Given passage Block Start
# DIY canister filter



## niko (Jan 28, 2004)

Look here.

The filter has no bio media yet. I believe the picture explains the general idea. Here are some details:

The lid of the plastic food container has been drilled with a 1/2" bit meant for wood.

The barbs have male threading on one end and are fastened to the lid with threaded PVS coupling cut in half. The seal is provided by an o-ring on one side of this connection.

The water is being sucked by the powerhead and discharged at the bottom of the filter through a "standpipe". That is just a 1/2" PVC pipe that has a slanted cut on one bottom and an o-ring on top (glued to a white PVC coupling). When the lid is closed the coupling that holds the barb in place meets and compresses the o-ring of the standpipe forming a seal. Cushion for that seal is also provided by the sponge on the bottom.

I did make a prototype that had the powerhead inside the canister but priming was somewhat painfull so I decided to go the easy way. The extra barb that you see on the picture plugged with a white cap was used for the powerhead cable.
Given passage Block End
Data section Block Start
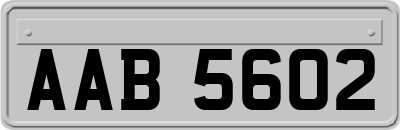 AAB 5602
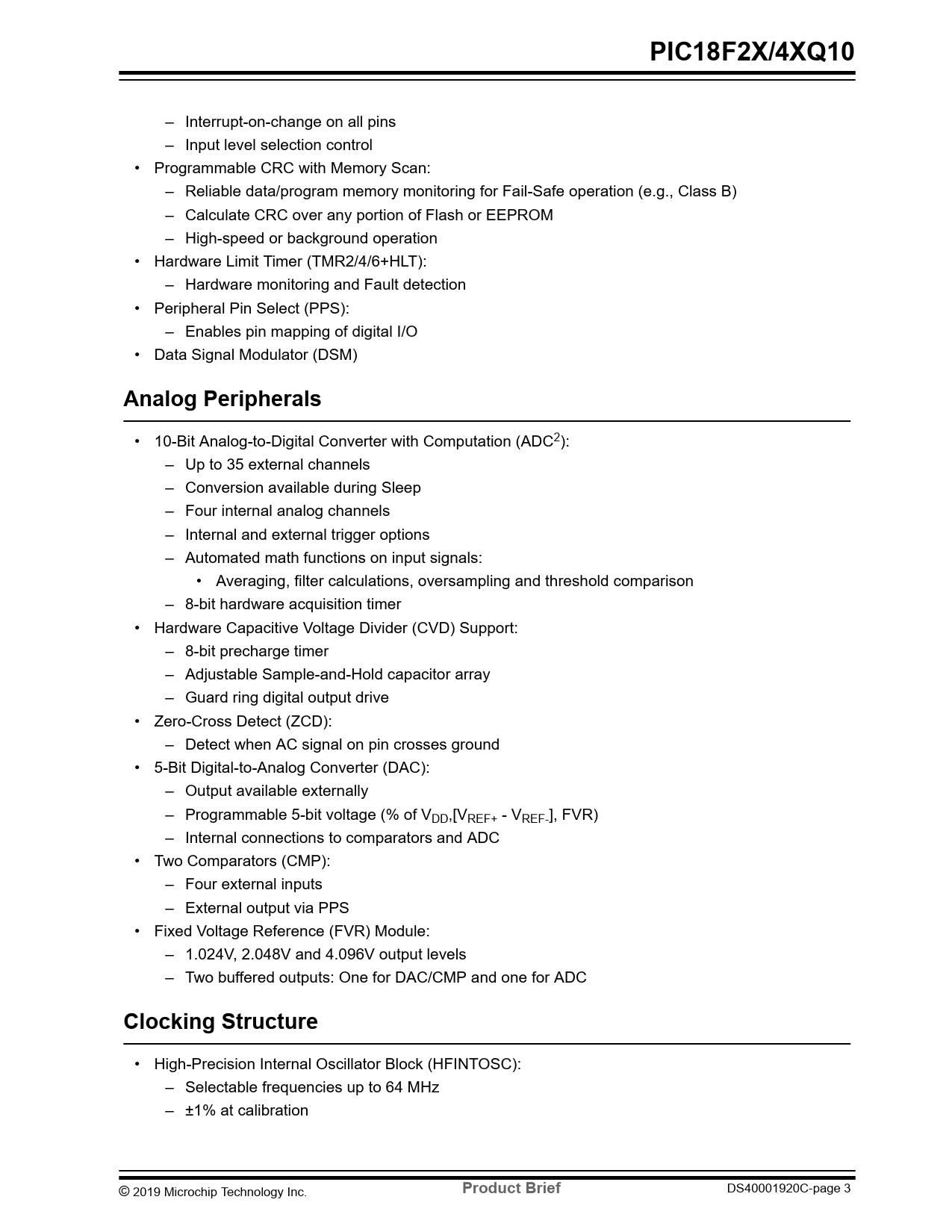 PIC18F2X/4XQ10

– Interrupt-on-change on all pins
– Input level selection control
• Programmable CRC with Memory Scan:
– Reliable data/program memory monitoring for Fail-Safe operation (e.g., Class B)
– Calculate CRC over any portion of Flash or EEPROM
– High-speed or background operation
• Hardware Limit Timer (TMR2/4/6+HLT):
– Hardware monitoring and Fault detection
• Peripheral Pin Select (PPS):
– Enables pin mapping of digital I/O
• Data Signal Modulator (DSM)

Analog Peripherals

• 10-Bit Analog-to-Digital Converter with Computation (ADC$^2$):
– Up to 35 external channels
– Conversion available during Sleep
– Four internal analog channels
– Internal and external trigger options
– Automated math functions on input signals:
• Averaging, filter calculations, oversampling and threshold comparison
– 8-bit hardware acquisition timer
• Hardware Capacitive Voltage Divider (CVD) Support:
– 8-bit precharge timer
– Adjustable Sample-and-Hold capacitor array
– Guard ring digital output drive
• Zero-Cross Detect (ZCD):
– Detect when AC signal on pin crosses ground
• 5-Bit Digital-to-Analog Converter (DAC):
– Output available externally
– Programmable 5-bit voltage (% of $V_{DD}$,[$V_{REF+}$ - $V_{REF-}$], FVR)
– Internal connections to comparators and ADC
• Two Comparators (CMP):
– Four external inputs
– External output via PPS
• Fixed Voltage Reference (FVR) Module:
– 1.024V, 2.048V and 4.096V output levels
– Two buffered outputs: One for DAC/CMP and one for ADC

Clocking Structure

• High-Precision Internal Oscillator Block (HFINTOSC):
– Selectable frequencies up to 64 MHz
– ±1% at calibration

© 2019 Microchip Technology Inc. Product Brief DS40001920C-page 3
Data section Block End
Data section Block Start
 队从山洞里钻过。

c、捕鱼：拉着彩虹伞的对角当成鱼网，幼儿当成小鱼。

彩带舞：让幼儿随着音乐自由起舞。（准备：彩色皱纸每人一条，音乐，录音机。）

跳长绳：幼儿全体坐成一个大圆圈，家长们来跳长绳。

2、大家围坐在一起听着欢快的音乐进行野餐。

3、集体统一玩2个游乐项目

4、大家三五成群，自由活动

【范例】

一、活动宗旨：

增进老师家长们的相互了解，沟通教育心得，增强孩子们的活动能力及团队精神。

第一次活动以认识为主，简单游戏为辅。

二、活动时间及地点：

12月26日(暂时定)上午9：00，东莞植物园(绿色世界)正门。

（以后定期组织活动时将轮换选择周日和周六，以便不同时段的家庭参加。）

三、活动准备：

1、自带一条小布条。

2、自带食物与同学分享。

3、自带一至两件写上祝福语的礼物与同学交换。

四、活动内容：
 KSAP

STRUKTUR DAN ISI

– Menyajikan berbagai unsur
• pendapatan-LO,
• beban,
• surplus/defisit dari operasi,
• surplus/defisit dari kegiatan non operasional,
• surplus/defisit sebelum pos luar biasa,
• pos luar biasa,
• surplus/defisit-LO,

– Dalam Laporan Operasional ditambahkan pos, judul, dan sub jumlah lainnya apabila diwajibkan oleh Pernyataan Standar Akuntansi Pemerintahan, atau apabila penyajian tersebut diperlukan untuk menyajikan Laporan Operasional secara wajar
Data section Block End
Task brief — Please resume the DIY canister filter post, picking up after its last sentence. The items above play no part in this.

Output of the task —
The blue hoses are taken from a lawnsprinkler system and greatly simplify the connection to the tank because they don't kink.

--Nikolay


----------



## pineapple (May 4, 2004)

I like it.

On pictures I've seen of the older Eheim filters, the motor was placed outside the canister. ADA filters look very similar too, with the motor outside the filtration chamber. I'd love to see you get rid of the power head from the aquarium and place it outside the drum. Where there's a will there's a way!

This photo is from Daniel Larrson's blog/gallery:








Link to image: http://194.236.255.117/defblog/picture/1301.html

General gallery link:
http://194.236.255.117/defblog/gallery.html

There are several other photos of a DIY cannister filter too.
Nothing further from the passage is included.